Toen ze de arts op het werk in Suriname sprak over haar moeilijke situatie en aangaf dat ze liever dood wilde; heeft deze haar flink de les gelezen, vertelt ze lachend. Hij hield haar voor dat artsen ervoor gestudeerd hadden om mensen in leven te houden en dat geen enkel geloof het goedkeurde dat mensen zichzelf doodden. Hij was bereid om met haar te trouwen en voor haar te zorgen. Voor dat trouwen heeft ze voor de zoveelste keer vriendelijk bedankt. Gairoen weet niet meer hoe dat gesprek tot stand was gekomen, tenslotte waren ze ook collega’s .Haar besluit om niet te hertrouwen stond redelijk goed vast met lijm en spijkers. De reden waarom ze die beslissing in cement gegoten had was de volgende ervaring.
Op een keer na het werk bij aankomst thuis was er commotie naast hun; ze zag de politie en een ongewoon aantal mensen bij elkaar. Toen ontdekte ze haar bebloede buurmeisje van amper zes jaartjes die tegen haar riep: “Tante, oom heeft mij met een stok gestoken” . Haar lieftallige buurmeisje van zes was verkracht door de partner van haar moeder. Gairoen zegt dat ze versteld stond van hetgeen ze daar meemaakte; ze kon haar ogen en oren niet geloven. De nieuwe partner van de buurvrouw had ze tot dan, ideaal gevonden. De man nam het gezin onder andere met de auto mee voor uitjes. “Zo hoort een man er voor zijn gezin te zijn”; had ze steeds gezegd. Zij heeft die “oom” nooit meer gezien. Nog steeds kan ze niet behappen hoe het mogelijk is geweest dat de man die een leuke relatie met buurvrouw had, tegelijkertijd haar kind heeft kunnen ontmaagden. Haar eigen stiefvader heeft Garoen en haar twee zussen altijd met respect behandeld.

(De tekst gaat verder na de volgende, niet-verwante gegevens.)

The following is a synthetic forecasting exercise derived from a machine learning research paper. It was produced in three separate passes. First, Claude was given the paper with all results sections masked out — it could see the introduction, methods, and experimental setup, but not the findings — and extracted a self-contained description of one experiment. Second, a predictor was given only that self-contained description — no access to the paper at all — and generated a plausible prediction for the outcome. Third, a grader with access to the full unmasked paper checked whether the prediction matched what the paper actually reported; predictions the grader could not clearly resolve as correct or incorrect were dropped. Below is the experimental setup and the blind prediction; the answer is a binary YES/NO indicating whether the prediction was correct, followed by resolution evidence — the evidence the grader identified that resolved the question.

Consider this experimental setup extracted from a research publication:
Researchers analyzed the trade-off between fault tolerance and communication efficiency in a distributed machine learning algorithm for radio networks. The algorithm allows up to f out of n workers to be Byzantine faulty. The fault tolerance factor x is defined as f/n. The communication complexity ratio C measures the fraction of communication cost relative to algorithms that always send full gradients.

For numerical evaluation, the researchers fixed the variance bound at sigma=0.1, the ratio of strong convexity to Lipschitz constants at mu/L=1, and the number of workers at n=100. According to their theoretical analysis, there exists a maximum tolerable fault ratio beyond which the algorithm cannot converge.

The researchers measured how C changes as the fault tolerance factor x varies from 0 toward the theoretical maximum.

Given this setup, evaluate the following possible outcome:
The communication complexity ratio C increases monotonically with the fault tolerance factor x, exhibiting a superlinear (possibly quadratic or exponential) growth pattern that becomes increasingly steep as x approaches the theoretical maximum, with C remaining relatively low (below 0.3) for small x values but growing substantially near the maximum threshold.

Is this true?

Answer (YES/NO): YES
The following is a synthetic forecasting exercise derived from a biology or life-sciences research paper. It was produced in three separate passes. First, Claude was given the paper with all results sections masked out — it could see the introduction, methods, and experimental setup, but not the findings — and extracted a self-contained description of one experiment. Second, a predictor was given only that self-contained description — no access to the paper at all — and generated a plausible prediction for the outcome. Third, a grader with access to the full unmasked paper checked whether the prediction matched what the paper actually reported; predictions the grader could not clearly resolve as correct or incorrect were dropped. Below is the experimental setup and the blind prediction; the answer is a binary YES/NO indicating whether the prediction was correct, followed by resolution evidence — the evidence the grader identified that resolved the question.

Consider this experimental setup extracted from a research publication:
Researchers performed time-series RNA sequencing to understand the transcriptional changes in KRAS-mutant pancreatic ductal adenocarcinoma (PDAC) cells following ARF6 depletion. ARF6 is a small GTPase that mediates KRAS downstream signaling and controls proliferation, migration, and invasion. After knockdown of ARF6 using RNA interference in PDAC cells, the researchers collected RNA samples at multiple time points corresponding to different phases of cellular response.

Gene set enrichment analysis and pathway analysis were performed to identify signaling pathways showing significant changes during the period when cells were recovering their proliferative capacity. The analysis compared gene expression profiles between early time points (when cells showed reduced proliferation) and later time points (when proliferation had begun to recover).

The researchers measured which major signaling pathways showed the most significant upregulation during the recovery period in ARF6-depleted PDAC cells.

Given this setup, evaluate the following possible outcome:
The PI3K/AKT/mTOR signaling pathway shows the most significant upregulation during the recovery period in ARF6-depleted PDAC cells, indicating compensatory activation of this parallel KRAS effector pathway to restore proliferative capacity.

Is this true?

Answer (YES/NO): NO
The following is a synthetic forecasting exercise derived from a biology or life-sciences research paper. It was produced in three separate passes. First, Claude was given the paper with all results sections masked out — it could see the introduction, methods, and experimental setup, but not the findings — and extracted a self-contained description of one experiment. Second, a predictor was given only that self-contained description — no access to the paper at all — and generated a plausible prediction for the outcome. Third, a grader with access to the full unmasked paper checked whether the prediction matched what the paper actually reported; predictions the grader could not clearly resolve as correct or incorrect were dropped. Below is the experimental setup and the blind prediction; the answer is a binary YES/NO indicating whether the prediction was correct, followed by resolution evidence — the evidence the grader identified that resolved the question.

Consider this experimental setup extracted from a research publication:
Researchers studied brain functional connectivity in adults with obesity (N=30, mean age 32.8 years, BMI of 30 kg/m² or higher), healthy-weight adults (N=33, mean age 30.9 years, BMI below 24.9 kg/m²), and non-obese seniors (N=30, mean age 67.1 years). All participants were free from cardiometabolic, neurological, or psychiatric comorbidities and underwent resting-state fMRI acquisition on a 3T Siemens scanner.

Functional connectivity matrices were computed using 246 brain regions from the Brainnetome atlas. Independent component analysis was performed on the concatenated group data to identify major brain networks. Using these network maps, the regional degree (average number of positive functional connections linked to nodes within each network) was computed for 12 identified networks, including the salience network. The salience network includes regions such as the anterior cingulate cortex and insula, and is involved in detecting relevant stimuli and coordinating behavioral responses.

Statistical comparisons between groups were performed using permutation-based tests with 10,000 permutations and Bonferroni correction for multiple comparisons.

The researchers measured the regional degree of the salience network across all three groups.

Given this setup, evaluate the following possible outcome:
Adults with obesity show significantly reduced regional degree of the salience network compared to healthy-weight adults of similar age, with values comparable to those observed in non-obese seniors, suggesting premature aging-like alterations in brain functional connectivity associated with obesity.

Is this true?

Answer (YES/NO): NO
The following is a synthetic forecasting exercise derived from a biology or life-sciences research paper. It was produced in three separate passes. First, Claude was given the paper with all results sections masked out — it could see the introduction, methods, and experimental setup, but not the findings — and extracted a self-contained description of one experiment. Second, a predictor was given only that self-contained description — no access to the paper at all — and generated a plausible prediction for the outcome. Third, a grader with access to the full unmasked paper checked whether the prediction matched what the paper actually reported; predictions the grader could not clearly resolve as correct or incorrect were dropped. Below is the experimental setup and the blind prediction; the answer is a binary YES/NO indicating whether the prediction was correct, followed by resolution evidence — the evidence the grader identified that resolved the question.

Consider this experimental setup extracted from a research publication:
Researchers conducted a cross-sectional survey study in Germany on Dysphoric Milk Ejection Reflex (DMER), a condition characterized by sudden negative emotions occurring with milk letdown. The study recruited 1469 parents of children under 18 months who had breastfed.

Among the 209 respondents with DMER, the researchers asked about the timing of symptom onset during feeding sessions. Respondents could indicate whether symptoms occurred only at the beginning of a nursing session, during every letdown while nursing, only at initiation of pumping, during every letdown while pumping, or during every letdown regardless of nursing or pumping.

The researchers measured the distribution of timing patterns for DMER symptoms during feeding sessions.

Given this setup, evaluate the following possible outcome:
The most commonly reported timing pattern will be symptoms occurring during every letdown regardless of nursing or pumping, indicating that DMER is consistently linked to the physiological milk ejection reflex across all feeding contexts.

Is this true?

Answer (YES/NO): NO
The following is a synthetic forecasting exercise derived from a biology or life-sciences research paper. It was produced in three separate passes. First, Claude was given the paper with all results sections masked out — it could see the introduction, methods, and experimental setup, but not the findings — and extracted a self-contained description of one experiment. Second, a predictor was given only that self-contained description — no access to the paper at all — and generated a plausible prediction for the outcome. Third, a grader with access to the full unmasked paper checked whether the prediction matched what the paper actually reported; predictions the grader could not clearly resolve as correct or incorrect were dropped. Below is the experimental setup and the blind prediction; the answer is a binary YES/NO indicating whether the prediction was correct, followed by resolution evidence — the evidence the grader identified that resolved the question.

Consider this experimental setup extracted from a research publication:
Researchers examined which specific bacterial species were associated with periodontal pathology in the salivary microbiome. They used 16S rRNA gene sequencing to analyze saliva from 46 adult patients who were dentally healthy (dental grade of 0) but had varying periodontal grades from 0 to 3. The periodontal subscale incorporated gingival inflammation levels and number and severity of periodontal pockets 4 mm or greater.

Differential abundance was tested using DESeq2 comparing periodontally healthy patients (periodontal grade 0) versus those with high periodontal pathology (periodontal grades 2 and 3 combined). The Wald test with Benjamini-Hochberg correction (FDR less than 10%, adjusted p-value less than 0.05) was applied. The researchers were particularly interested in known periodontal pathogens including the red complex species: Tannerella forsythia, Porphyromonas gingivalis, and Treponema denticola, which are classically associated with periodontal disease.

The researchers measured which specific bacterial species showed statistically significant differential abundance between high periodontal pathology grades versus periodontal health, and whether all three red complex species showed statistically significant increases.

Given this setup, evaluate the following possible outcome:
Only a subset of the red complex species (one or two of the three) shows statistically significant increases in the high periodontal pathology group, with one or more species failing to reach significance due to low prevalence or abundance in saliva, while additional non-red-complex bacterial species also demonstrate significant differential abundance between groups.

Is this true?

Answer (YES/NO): YES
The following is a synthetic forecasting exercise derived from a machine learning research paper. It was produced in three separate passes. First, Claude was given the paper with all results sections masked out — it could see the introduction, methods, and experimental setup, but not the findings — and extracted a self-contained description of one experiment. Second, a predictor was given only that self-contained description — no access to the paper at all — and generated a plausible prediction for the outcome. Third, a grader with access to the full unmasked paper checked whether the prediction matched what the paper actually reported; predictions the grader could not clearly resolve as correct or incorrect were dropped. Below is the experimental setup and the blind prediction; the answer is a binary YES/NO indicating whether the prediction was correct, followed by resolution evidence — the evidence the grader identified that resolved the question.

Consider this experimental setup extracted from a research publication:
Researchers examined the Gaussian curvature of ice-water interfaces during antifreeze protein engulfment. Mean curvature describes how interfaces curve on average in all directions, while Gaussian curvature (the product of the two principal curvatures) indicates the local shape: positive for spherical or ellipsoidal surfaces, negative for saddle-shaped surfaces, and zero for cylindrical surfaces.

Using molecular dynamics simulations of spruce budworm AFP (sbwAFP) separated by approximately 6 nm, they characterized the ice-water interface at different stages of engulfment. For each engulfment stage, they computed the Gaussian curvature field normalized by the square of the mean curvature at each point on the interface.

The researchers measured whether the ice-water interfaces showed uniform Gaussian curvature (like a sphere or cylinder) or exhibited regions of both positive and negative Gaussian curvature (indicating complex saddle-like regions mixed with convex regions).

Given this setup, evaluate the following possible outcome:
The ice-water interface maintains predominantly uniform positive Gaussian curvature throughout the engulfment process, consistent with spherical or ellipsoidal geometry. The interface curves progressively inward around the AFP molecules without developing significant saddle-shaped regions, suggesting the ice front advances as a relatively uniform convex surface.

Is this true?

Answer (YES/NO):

Omdat Gairoen verschillende keren in dit gesprek over haar eigen dood, die maar niet komt opdagen praat; bevraag ik haar over euthanasie. Hierover zegt ze dat het verboden is wat haar geloof betreft. Fysiek is ze ijzersterk, slikt geen enkele pil, gebruikt wel een rollator. Zij is dagelijks onder de mensen, eet en drinkt ook regelmatig met hun. Toen ik haar voor het eerst zag was ik even in de war t.w.; voor mij stond een, zonder enig ander accent, hindostaans sprekende blanke vrouw.
Zij woont ruim tien jaar in een woongroep. Aan een nichtje had ze een poos geleden verteld dat ze daarvoor bij haar zoon inwoonde, tot ze toevallig een gesprekje opving. Gairoen had een lid uit dat gezin horen zeggen dat ze er niet van harte welkom was. Daarna heeft ze er werk van gemaakt om te verhuizen. Bij deze kennismaking had Gairoen zich voorgesteld als de dochter van Residen, de voornaam van haar moeder.